- What you will do: From the entries below, return exactly the lines beginning at the one that contains "so I will.</p>" and ending at the one that contains "might try next</h3>", both of them included, and only those lines.

- Rendered images with source text:

--- --- ---

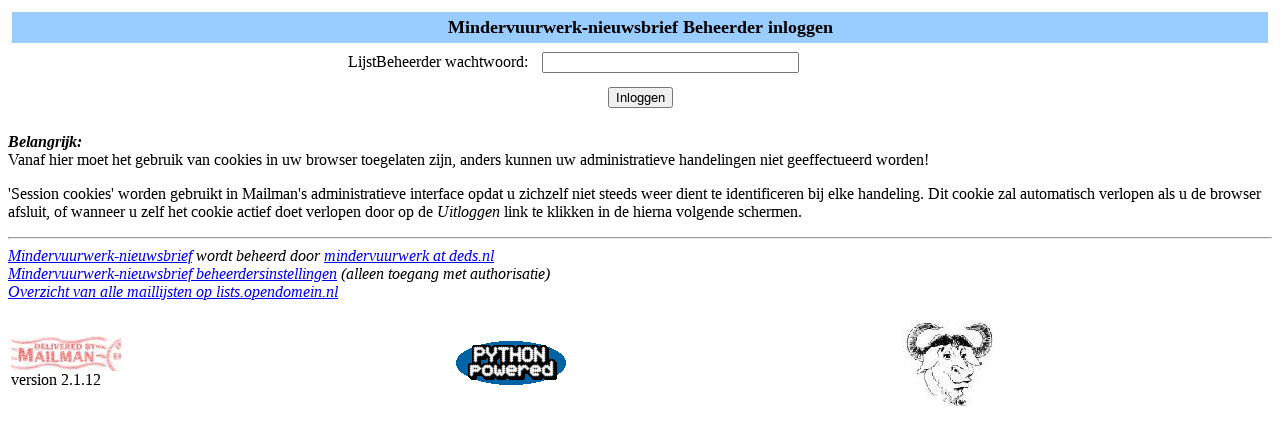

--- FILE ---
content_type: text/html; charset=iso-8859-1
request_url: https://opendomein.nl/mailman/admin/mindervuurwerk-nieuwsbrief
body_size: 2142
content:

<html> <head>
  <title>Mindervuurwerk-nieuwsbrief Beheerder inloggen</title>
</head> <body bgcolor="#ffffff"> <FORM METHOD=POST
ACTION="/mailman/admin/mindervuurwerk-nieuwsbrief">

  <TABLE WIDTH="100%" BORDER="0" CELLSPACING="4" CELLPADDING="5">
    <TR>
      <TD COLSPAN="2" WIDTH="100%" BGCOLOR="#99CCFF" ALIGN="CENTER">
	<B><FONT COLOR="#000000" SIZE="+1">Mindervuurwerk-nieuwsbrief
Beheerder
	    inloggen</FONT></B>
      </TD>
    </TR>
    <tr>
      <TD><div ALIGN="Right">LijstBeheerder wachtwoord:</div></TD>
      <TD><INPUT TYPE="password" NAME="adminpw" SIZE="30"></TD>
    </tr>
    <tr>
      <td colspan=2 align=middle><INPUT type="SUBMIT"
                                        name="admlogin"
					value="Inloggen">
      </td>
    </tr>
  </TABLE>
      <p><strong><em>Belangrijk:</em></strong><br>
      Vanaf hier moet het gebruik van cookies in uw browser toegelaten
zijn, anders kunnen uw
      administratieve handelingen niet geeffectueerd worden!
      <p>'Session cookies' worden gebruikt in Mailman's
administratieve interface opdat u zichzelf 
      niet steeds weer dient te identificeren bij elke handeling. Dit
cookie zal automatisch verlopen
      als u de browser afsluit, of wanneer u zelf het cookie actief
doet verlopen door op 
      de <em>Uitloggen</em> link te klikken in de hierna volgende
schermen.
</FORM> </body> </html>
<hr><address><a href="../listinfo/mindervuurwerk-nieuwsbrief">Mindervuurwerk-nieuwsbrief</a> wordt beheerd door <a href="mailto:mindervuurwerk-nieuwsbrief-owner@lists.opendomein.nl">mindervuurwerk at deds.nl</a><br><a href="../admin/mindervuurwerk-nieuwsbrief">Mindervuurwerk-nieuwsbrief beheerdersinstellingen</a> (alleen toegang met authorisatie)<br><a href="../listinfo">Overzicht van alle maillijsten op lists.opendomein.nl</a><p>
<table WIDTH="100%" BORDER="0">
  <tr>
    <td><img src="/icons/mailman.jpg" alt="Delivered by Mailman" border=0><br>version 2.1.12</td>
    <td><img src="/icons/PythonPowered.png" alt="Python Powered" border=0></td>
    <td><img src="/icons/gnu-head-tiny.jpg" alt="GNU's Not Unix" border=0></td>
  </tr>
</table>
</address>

--- --- ---

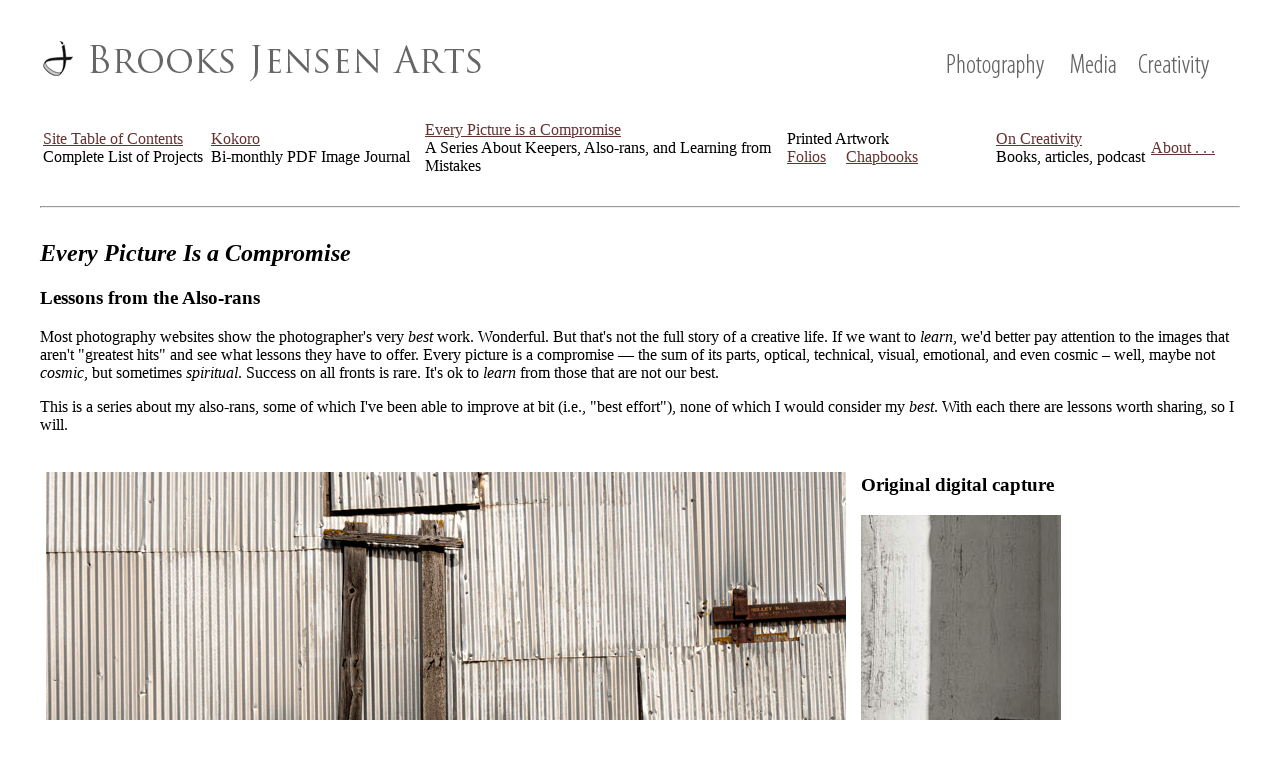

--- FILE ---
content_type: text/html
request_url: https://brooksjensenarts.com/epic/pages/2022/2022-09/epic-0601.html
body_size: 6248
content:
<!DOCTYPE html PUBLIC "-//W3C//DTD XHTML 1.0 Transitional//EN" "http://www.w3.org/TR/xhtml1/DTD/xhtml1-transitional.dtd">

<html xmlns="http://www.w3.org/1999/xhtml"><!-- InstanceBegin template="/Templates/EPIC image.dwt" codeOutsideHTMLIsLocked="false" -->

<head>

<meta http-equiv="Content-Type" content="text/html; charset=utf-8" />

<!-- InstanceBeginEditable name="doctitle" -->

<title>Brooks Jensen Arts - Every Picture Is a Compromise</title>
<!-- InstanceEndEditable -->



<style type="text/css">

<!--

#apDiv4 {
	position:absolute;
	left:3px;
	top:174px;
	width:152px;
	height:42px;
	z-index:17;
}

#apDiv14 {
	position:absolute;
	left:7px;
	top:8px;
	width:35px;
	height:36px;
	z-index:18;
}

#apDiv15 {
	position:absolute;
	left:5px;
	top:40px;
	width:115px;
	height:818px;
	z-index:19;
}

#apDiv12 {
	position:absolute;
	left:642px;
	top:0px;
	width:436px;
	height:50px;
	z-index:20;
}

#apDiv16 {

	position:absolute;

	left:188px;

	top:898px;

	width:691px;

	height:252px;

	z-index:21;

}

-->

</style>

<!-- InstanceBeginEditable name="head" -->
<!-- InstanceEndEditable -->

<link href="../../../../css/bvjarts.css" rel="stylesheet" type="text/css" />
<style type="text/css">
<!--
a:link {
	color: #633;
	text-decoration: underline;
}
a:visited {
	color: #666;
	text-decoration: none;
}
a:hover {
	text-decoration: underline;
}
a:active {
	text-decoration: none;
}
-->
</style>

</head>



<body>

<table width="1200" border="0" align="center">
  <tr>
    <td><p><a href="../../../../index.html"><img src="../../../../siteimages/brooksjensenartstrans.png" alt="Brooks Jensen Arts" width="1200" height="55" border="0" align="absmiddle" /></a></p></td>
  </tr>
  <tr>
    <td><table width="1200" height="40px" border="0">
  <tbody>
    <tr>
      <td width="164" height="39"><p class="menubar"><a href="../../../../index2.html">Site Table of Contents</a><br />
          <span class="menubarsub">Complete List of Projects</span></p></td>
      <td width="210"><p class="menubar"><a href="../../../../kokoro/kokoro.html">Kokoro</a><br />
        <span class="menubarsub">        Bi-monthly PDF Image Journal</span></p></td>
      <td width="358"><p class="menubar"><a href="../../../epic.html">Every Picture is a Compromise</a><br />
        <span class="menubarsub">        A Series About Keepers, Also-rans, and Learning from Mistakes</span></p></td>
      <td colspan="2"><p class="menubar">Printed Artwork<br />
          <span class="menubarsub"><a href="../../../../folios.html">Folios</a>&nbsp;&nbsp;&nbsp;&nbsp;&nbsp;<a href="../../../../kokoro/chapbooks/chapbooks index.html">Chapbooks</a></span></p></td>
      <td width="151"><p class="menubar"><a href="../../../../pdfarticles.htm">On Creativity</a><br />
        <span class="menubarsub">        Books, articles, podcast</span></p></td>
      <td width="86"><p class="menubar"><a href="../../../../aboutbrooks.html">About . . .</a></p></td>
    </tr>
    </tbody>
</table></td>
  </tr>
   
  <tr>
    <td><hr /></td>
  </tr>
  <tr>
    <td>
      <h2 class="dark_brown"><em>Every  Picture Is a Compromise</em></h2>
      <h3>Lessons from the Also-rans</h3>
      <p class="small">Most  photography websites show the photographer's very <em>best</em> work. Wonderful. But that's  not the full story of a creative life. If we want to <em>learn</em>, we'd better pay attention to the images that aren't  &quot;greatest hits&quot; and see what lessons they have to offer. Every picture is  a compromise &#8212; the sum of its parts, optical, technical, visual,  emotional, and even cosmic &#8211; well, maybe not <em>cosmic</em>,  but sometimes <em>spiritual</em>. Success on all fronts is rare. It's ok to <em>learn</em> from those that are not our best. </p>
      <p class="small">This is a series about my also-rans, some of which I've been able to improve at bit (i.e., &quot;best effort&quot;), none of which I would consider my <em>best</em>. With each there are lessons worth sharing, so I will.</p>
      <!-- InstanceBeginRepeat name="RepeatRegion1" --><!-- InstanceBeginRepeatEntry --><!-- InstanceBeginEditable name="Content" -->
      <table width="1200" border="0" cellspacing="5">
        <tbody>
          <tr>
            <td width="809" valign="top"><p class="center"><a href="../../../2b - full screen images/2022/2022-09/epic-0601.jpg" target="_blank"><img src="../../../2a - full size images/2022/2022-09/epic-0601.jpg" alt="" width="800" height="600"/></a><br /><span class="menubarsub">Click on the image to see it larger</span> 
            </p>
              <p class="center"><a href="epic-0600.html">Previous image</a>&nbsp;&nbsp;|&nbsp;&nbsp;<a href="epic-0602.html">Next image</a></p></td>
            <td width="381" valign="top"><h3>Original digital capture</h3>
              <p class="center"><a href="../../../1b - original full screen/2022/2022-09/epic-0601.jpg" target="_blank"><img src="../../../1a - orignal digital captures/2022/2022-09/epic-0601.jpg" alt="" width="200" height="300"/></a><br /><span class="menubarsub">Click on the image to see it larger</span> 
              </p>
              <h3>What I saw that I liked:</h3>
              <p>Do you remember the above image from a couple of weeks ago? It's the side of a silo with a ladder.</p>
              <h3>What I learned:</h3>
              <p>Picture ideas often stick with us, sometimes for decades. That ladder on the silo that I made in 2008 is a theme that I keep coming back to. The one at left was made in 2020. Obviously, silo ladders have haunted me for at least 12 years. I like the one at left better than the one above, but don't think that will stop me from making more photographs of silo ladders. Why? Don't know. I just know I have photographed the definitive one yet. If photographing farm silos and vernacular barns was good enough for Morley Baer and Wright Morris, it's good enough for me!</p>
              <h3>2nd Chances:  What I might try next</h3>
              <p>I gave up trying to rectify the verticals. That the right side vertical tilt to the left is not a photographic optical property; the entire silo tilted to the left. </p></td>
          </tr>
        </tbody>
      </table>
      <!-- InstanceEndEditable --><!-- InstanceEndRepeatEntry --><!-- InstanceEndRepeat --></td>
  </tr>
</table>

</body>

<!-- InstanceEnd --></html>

--- --- ---

- Exercise solution:
      <p class="small">This is a series about my also-rans, some of which I've been able to improve at bit (i.e., &quot;best effort&quot;), none of which I would consider my <em>best</em>. With each there are lessons worth sharing, so I will.</p>
      <!-- InstanceBeginRepeat name="RepeatRegion1" --><!-- InstanceBeginRepeatEntry --><!-- InstanceBeginEditable name="Content" -->
      <table width="1200" border="0" cellspacing="5">
        <tbody>
          <tr>
            <td width="809" valign="top"><p class="center"><a href="../../../2b - full screen images/2022/2022-09/epic-0601.jpg" target="_blank"><img src="../../../2a - full size images/2022/2022-09/epic-0601.jpg" alt="" width="800" height="600"/></a><br /><span class="menubarsub">Click on the image to see it larger</span> 
            </p>
              <p class="center"><a href="epic-0600.html">Previous image</a>&nbsp;&nbsp;|&nbsp;&nbsp;<a href="epic-0602.html">Next image</a></p></td>
            <td width="381" valign="top"><h3>Original digital capture</h3>
              <p class="center"><a href="../../../1b - original full screen/2022/2022-09/epic-0601.jpg" target="_blank"><img src="../../../1a - orignal digital captures/2022/2022-09/epic-0601.jpg" alt="" width="200" height="300"/></a><br /><span class="menubarsub">Click on the image to see it larger</span> 
              </p>
              <h3>What I saw that I liked:</h3>
              <p>Do you remember the above image from a couple of weeks ago? It's the side of a silo with a ladder.</p>
              <h3>What I learned:</h3>
              <p>Picture ideas often stick with us, sometimes for decades. That ladder on the silo that I made in 2008 is a theme that I keep coming back to. The one at left was made in 2020. Obviously, silo ladders have haunted me for at least 12 years. I like the one at left better than the one above, but don't think that will stop me from making more photographs of silo ladders. Why? Don't know. I just know I have photographed the definitive one yet. If photographing farm silos and vernacular barns was good enough for Morley Baer and Wright Morris, it's good enough for me!</p>
              <h3>2nd Chances:  What I might try next</h3>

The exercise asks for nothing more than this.